Content starts

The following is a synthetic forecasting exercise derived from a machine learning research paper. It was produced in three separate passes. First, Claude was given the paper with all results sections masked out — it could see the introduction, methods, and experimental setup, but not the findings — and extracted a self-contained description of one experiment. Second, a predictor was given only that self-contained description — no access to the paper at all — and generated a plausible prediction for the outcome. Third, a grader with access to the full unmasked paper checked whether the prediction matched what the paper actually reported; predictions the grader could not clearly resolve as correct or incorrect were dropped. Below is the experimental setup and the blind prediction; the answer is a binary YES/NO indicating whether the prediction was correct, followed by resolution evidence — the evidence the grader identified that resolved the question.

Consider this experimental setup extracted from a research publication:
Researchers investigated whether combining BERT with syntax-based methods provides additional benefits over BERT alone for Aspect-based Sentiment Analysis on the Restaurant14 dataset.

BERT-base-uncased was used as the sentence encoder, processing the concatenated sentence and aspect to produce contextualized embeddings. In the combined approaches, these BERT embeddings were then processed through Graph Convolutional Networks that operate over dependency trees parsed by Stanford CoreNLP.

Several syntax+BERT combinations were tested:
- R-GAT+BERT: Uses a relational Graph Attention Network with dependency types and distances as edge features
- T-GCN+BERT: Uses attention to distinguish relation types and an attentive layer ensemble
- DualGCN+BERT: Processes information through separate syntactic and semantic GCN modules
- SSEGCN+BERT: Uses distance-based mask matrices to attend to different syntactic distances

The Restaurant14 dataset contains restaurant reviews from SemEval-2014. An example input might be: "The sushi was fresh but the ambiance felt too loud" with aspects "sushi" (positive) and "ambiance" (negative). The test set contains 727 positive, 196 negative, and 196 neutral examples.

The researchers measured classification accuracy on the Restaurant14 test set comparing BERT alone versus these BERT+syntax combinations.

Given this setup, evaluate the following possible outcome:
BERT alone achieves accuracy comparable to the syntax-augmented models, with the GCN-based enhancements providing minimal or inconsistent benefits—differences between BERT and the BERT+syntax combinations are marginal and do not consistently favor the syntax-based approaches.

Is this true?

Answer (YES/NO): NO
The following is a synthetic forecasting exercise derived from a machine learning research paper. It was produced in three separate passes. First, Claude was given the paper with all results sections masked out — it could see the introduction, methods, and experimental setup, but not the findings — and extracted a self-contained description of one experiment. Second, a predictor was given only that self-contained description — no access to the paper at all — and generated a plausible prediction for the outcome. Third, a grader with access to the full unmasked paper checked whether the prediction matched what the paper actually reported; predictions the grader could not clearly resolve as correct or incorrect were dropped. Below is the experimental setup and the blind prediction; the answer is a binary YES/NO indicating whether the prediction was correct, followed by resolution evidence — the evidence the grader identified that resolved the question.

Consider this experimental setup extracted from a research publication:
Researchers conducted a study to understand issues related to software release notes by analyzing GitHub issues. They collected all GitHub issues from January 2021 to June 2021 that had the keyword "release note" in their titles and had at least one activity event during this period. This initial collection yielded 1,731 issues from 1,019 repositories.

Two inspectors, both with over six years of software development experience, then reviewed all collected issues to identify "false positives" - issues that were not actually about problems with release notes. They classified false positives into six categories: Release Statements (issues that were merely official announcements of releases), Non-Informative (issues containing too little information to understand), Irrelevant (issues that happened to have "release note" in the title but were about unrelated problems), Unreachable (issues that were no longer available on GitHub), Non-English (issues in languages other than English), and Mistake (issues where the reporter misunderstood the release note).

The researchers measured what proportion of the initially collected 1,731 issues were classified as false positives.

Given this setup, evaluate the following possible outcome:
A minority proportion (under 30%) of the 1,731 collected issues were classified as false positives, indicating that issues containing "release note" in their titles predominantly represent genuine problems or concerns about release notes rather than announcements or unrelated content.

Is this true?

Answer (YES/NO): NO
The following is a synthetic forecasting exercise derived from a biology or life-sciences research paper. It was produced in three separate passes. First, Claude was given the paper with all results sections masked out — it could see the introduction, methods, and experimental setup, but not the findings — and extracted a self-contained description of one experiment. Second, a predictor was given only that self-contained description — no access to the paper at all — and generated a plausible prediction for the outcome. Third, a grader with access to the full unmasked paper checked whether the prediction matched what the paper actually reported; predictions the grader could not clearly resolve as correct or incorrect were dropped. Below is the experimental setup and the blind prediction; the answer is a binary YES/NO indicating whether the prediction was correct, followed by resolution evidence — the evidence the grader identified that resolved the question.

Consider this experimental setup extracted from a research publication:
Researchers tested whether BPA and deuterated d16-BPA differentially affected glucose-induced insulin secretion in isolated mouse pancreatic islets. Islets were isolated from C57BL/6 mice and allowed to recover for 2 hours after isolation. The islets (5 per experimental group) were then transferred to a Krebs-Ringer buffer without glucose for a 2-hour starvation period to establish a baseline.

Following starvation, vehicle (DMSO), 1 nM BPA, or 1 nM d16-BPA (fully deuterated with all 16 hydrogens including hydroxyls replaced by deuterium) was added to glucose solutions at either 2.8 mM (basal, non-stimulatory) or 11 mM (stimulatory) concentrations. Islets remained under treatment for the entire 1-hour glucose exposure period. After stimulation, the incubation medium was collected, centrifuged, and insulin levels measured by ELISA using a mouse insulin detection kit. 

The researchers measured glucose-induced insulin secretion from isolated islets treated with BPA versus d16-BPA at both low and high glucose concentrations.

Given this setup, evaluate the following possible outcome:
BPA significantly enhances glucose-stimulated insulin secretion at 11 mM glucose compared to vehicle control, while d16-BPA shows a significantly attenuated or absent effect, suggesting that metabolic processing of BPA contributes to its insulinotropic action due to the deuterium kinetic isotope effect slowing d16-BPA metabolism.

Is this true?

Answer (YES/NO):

Content ends

PROBLEM DETAILS:
You are asked to copy all of the entries above exactly.

ANSWER SPACE:
The following is a synthetic forecasting exercise derived from a machine learning research paper. It was produced in three separate passes. First, Claude was given the paper with all results sections masked out — it could see the introduction, methods, and experimental setup, but not the findings — and extracted a self-contained description of one experiment. Second, a predictor was given only that self-contained description — no access to the paper at all — and generated a plausible prediction for the outcome. Third, a grader with access to the full unmasked paper checked whether the prediction matched what the paper actually reported; predictions the grader could not clearly resolve as correct or incorrect were dropped. Below is the experimental setup and the blind prediction; the answer is a binary YES/NO indicating whether the prediction was correct, followed by resolution evidence — the evidence the grader identified that resolved the question.

Consider this experimental setup extracted from a research publication:
Researchers investigated whether combining BERT with syntax-based methods provides additional benefits over BERT alone for Aspect-based Sentiment Analysis on the Restaurant14 dataset.

BERT-base-uncased was used as the sentence encoder, processing the concatenated sentence and aspect to produce contextualized embeddings. In the combined approaches, these BERT embeddings were then processed through Graph Convolutional Networks that operate over dependency trees parsed by Stanford CoreNLP.

Several syntax+BERT combinations were tested:
- R-GAT+BERT: Uses a relational Graph Attention Network with dependency types and distances as edge features
- T-GCN+BERT: Uses attention to distinguish relation types and an attentive layer ensemble
- DualGCN+BERT: Processes information through separate syntactic and semantic GCN modules
- SSEGCN+BERT: Uses distance-based mask matrices to attend to different syntactic distances

The Restaurant14 dataset contains restaurant reviews from SemEval-2014. An example input might be: "The sushi was fresh but the ambiance felt too loud" with aspects "sushi" (positive) and "ambiance" (negative). The test set contains 727 positive, 196 negative, and 196 neutral examples.

The researchers measured classification accuracy on the Restaurant14 test set comparing BERT alone versus these BERT+syntax combinations.

Given this setup, evaluate the following possible outcome:
BERT alone achieves accuracy comparable to the syntax-augmented models, with the GCN-based enhancements providing minimal or inconsistent benefits—differences between BERT and the BERT+syntax combinations are marginal and do not consistently favor the syntax-based approaches.

Is this true?

Answer (YES/NO): NO
The following is a synthetic forecasting exercise derived from a machine learning research paper. It was produced in three separate passes. First, Claude was given the paper with all results sections masked out — it could see the introduction, methods, and experimental setup, but not the findings — and extracted a self-contained description of one experiment. Second, a predictor was given only that self-contained description — no access to the paper at all — and generated a plausible prediction for the outcome. Third, a grader with access to the full unmasked paper checked whether the prediction matched what the paper actually reported; predictions the grader could not clearly resolve as correct or incorrect were dropped. Below is the experimental setup and the blind prediction; the answer is a binary YES/NO indicating whether the prediction was correct, followed by resolution evidence — the evidence the grader identified that resolved the question.

Consider this experimental setup extracted from a research publication:
Researchers conducted a study to understand issues related to software release notes by analyzing GitHub issues. They collected all GitHub issues from January 2021 to June 2021 that had the keyword "release note" in their titles and had at least one activity event during this period. This initial collection yielded 1,731 issues from 1,019 repositories.

Two inspectors, both with over six years of software development experience, then reviewed all collected issues to identify "false positives" - issues that were not actually about problems with release notes. They classified false positives into six categories: Release Statements (issues that were merely official announcements of releases), Non-Informative (issues containing too little information to understand), Irrelevant (issues that happened to have "release note" in the title but were about unrelated problems), Unreachable (issues that were no longer available on GitHub), Non-English (issues in languages other than English), and Mistake (issues where the reporter misunderstood the release note).

The researchers measured what proportion of the initially collected 1,731 issues were classified as false positives.

Given this setup, evaluate the following possible outcome:
A minority proportion (under 30%) of the 1,731 collected issues were classified as false positives, indicating that issues containing "release note" in their titles predominantly represent genuine problems or concerns about release notes rather than announcements or unrelated content.

Is this true?

Answer (YES/NO): NO
The following is a synthetic forecasting exercise derived from a biology or life-sciences research paper. It was produced in three separate passes. First, Claude was given the paper with all results sections masked out — it could see the introduction, methods, and experimental setup, but not the findings — and extracted a self-contained description of one experiment. Second, a predictor was given only that self-contained description — no access to the paper at all — and generated a plausible prediction for the outcome. Third, a grader with access to the full unmasked paper checked whether the prediction matched what the paper actually reported; predictions the grader could not clearly resolve as correct or incorrect were dropped. Below is the experimental setup and the blind prediction; the answer is a binary YES/NO indicating whether the prediction was correct, followed by resolution evidence — the evidence the grader identified that resolved the question.

Consider this experimental setup extracted from a research publication:
Researchers tested whether BPA and deuterated d16-BPA differentially affected glucose-induced insulin secretion in isolated mouse pancreatic islets. Islets were isolated from C57BL/6 mice and allowed to recover for 2 hours after isolation. The islets (5 per experimental group) were then transferred to a Krebs-Ringer buffer without glucose for a 2-hour starvation period to establish a baseline.

Following starvation, vehicle (DMSO), 1 nM BPA, or 1 nM d16-BPA (fully deuterated with all 16 hydrogens including hydroxyls replaced by deuterium) was added to glucose solutions at either 2.8 mM (basal, non-stimulatory) or 11 mM (stimulatory) concentrations. Islets remained under treatment for the entire 1-hour glucose exposure period. After stimulation, the incubation medium was collected, centrifuged, and insulin levels measured by ELISA using a mouse insulin detection kit. 

The researchers measured glucose-induced insulin secretion from isolated islets treated with BPA versus d16-BPA at both low and high glucose concentrations.

Given this setup, evaluate the following possible outcome:
BPA significantly enhances glucose-stimulated insulin secretion at 11 mM glucose compared to vehicle control, while d16-BPA shows a significantly attenuated or absent effect, suggesting that metabolic processing of BPA contributes to its insulinotropic action due to the deuterium kinetic isotope effect slowing d16-BPA metabolism.

Is this true?

Answer (YES/NO):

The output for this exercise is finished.